Tres días después, luego de un conmovedor duelo nacional y un velatorio multitudinario -se calcula que tres millones de personas estuvieron allí, de una u otra forma- , los restos del infortunado tricampeón mundial fueron trasladados hasta el Cementerio Morumbí, dónde todavía moran. Betise cuenta cómo tuvo que cambiar a quienes portaron el féretro hasta allí: 

“La mayoría de nosotros –amigos cercanos, familia, invitados internacionales- volamos en helicóptero desde el velatorio en la Asamblea Nacional en San Pablo al cementerio. Tuve que ayudar a la gente a alcanzar sus vuelos y lidié con reclamos de los más variados tipos, incluida gente ¡que rehusaba viajar en el mismo helicóptero que tal piloto o dueño de equipo! No podía creerlo: ¡aquello no era un tour veraniego!

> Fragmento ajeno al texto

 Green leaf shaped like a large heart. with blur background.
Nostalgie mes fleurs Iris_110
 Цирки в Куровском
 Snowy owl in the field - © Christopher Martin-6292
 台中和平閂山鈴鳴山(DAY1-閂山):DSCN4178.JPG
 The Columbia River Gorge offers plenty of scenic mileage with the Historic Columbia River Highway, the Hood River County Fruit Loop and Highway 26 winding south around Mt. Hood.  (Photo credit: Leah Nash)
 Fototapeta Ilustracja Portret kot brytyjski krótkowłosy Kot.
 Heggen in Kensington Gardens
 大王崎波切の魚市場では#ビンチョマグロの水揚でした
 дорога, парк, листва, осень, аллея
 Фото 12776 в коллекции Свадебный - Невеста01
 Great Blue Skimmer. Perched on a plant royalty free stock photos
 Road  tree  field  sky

«Después de recorrer las calles de la ciudad natal de Senna, con cientos de miles de personas a lo largo del cortejo, la autobomba que transportaba el cuerpo alcanzó el cementerio. Gerhard Berger, el mejor amigo de Ayrton en la Fórmula 1, vino corriendo. ‘Betise, Betise, tenés que ayudarme. Alguien (cuya identidad debe permanecer anónima) me dijo que (Alain) Prost y (Jackie) Stewart serán los que estén adelante llevando el féretro. Aparentemente, ¡va por orden de los que ganaron más títulos! ¡Tenés que cambiar eso! ¡Son las dos personas que Ayrton más odiaba, los dos que le hicieron más difícil la vida!’. Estaba horrorizado y, francamente, también yo. Sentí dolor de estómago. 

«Me dispuse a cambiarlo. Me topé con Geraldo Rodrigues, el manager de Rubens Barrichello y un querido amigo. Me preguntó adónde iba tan apurada. ‘No vas a creerlo, Quieren poner a Jackie Stewart y a Alain Prost justo adelante, llevando el féretro. Ayrton debe estar revolcándose en el cajón. Tenemos que cambiarlo’.

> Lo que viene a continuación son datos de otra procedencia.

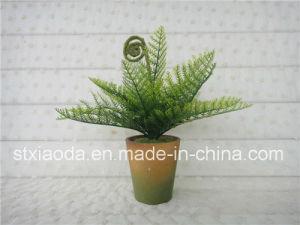 Plastic Bonsai (XD14-101B)
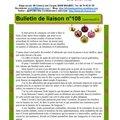 Bulletin n°108 : joyeux noël !!!
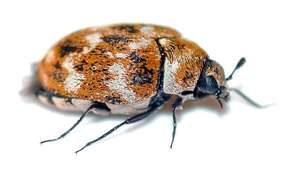 Dermestid-beetles-kitchen-bug-300x176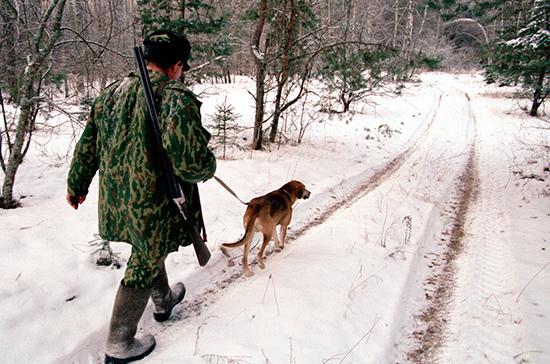 Госдума приняла в первом чтении законопроект об охоте в искусственных условиях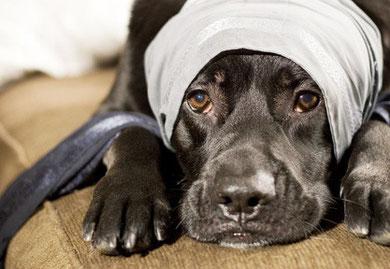 Kopfverband beim Hund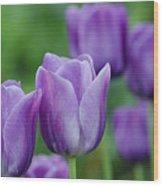 Purple Ones Wood Print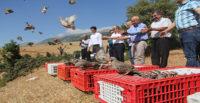 Amanoslar'da doğaya bin keklik salındı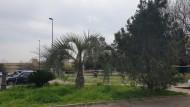 Covid-19, nuova ordinanza: chiusi parchi e giardini, sport solo vicino casa.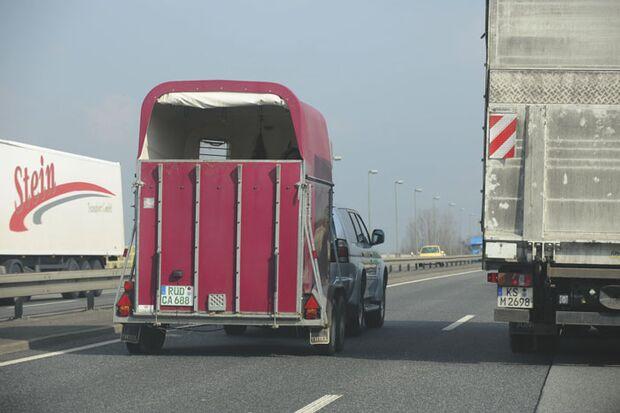 1 CAV Pferdetransport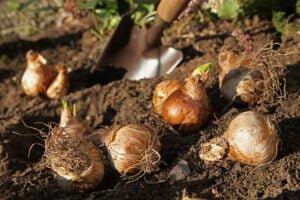 Planting spring bulbs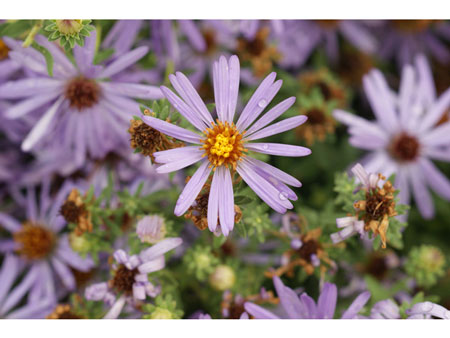 Fall-Aster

«No tenía dudas en mi mente que Gerhard tenía que estar al frente. Había sido parte de la mayoría de los buenos momentos que Ayrton había tenido dentro y fuera de la pista. Si el criterio era el Campeonato Mundial, entonces pondría a Emerson Fittipaldi del otro lado; detrás de Emerson, un piloto extranjero; detrás de Gerhard, un brasileño. Thierry Boutsen había sido también un buen amigo de Ayrton. Así que lo puse detrás de Barrichello, que iba tras Berger. Prost fue detrás de Fittipaldi.

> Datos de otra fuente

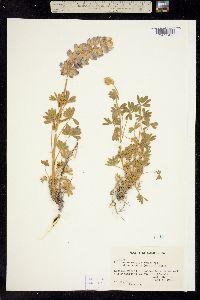 Image of Lupinus excubitus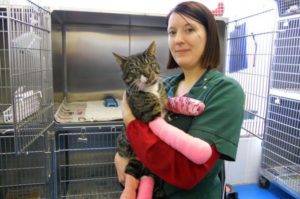 新しい施設に一番最初にやってきた猫。その後、スタッフとして人気者になり多くの人に笑顔を与える存在に。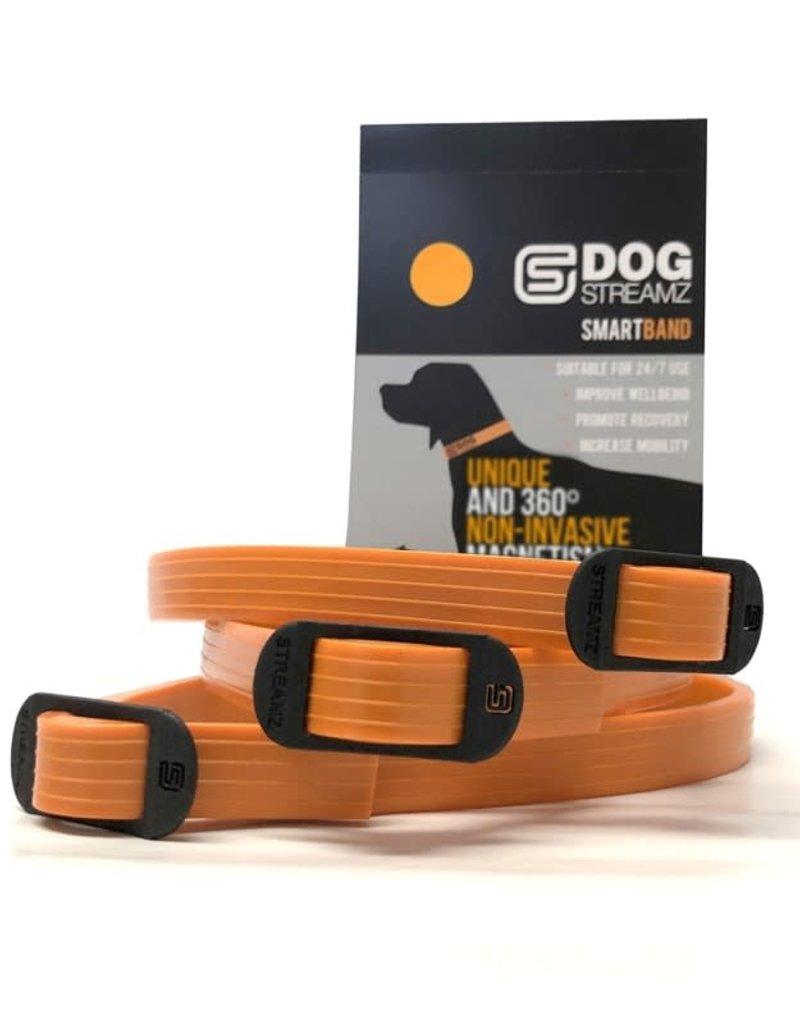 Streamz Silicone Band for Dogs Orange 55cm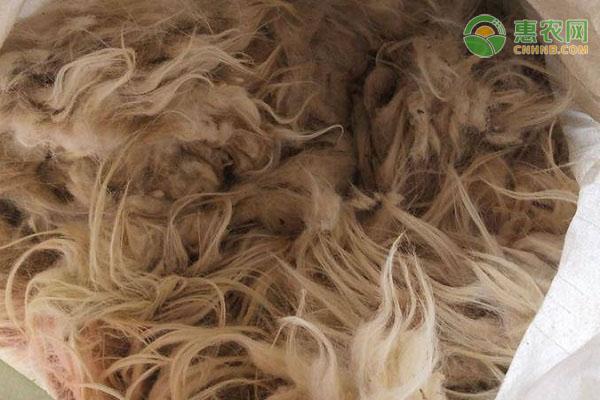 羊绒和羊毛有什么区别?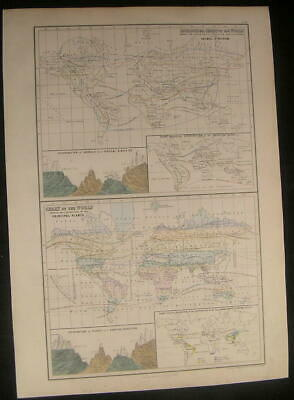 World Botanical Zoological Ornithological 1853 antique engraved hand color map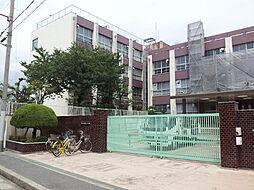 墨江丘中学校(...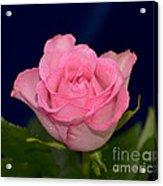 Pink Mist 8498 Acrylic Print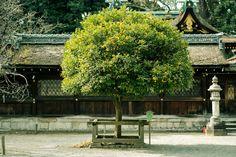 平野神社 / Hirano Shirine by SUPERIDOL on 500px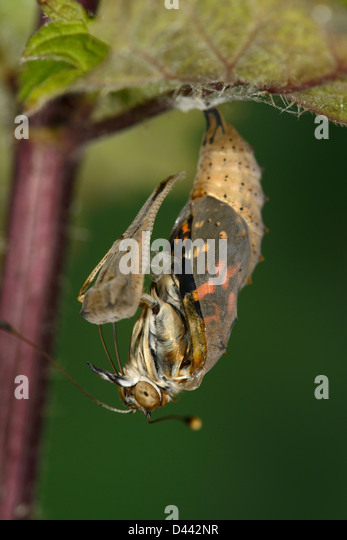 painted-lady-butterfly-emerging-from-chrysalis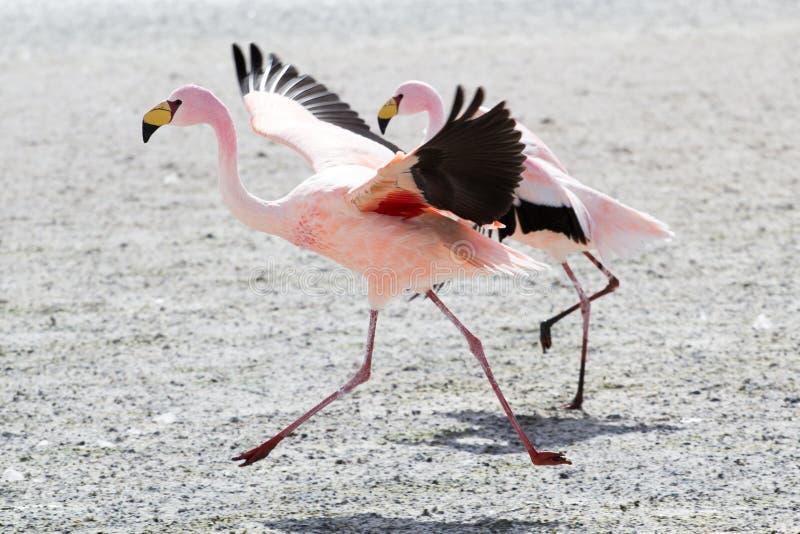 Flamingos no lago em Andes, a parte do sul de Bolívia fotografia de stock royalty free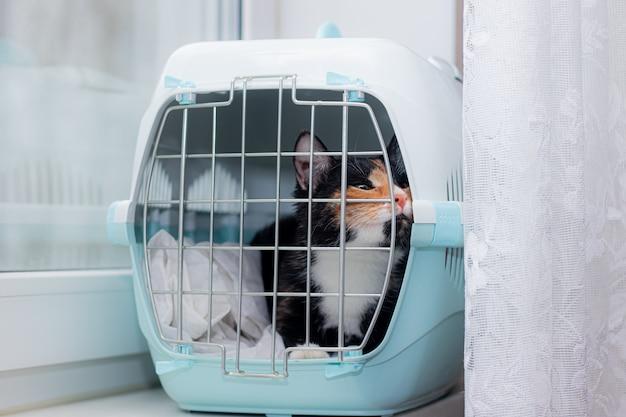 O gato senta-se em um transportador para animais. um animal de estimação. transporte de animais.
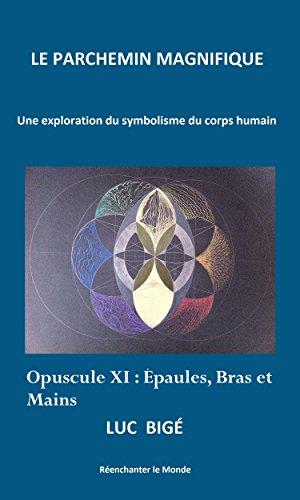 Le Parchemin Magnifique: Opuscule 11 : épaules, bras et mains (French Edition)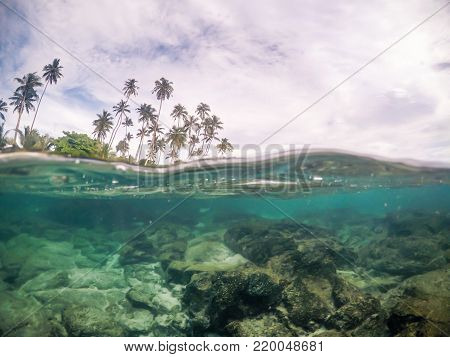 Split view cross section of sea water and palm trees in Samoa, South Pacific Island. Rocks and fish underwater in transparent clear water; cloudy sky above, photographed while snorkelling.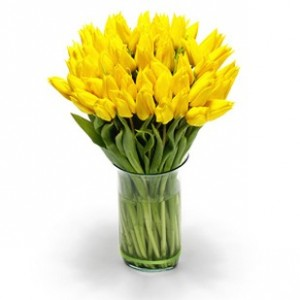 Tulip (Yellow)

«Recuerdo correr hasta la entrada del cementerio para sacar a Damon Hill de la van que llevaba a la gente de Williams. Frank estaba blanco y aturdido cuando abrí la puerta y le pedí a Damon que saliera. ‘Perdón por ser tan abrupta pero la familia querría que vos, Damon, fueras uno de los que lleven el féretro’, mentí. En mi cabeza, yo quería hacer lo que pensaba que habría satisfecho más a Ayrton. A él le caía bien Damon, a mí también. Pero él se sentía un poco intruso, apenas conocía a Ayrton, solo había sido su compañero en tres carreras. Pensé que que era importante tener a su compañero de equipo. 

«Después de eso, fui hasta dónde se habían juntado los pilotos, pretendiendo que no sabía nada de arreglos previos, y sentencié: ‘Gerhard, el mejor amigo de Ayrton en el automovilismo, estará al frente; del otro lado, el brasileño más condecorado, Emerson; detrás de ellos alternaremos un extranjero y un brasileño y así…’ Me gusta pensar que Ayrton habría estado orgulloso de que me hubiera hecho cargo, tomando una decisión responsable y llevándola a cabo”.